Pour tenir, Lucas a fait en sorte d’avoir le bon entourage. Il s’impose des coupures, du temps pour profiter des gens, faire du sport, voir un psy, bien manger, sortir… Et puis, il faut accepter d’avoir des phases !
Il continue son bonhomme de chemin, sans oublier de se remettre en question au quotidien : « Moi, je suis quelqu’un qui doute beaucoup de base. Donc la remise en question, elle est quasiment hebdomadaire. Parce que c’est un peu un ascenseur émotionnel, ce métier. Tu peux vraiment être confronté à une dose de succès instantané, comme l’opposé de ouf le jour suivant. »
Comme au foot, Lucas fonctionne saison par saison. De septembre à juin. Là, il joue son premier spectacle, Essai, jusqu’en juin aux Tontons Flingueurs. Ensuite, il compte essayer de le jouer à l’extérieur, puis bosser sur le deuxième.

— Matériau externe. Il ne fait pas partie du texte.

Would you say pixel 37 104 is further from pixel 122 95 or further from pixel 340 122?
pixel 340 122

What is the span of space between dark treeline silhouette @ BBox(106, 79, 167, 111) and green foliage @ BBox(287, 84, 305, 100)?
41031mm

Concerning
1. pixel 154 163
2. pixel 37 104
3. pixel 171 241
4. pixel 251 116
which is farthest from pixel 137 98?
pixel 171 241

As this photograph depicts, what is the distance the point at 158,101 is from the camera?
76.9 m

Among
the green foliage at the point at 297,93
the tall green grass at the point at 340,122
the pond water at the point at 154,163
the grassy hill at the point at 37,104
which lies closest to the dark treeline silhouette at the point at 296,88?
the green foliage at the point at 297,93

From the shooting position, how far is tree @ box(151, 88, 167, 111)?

Forcément, les gens changent, lui aussi, et son “lui d’aujourd’hui” va petit à petit se détacher de ce premier essai. Paris pourrait aussi être l’une des prochaines étapes, pour continuer à progresser auprès des meilleurs… tout en veillant à ne pas se brûler les ailes.
« L’humour, c’est trop subjectif. T’es qui pour dire c’est pas marrant ? Lui il est drôle, lui il est pas drôle ? »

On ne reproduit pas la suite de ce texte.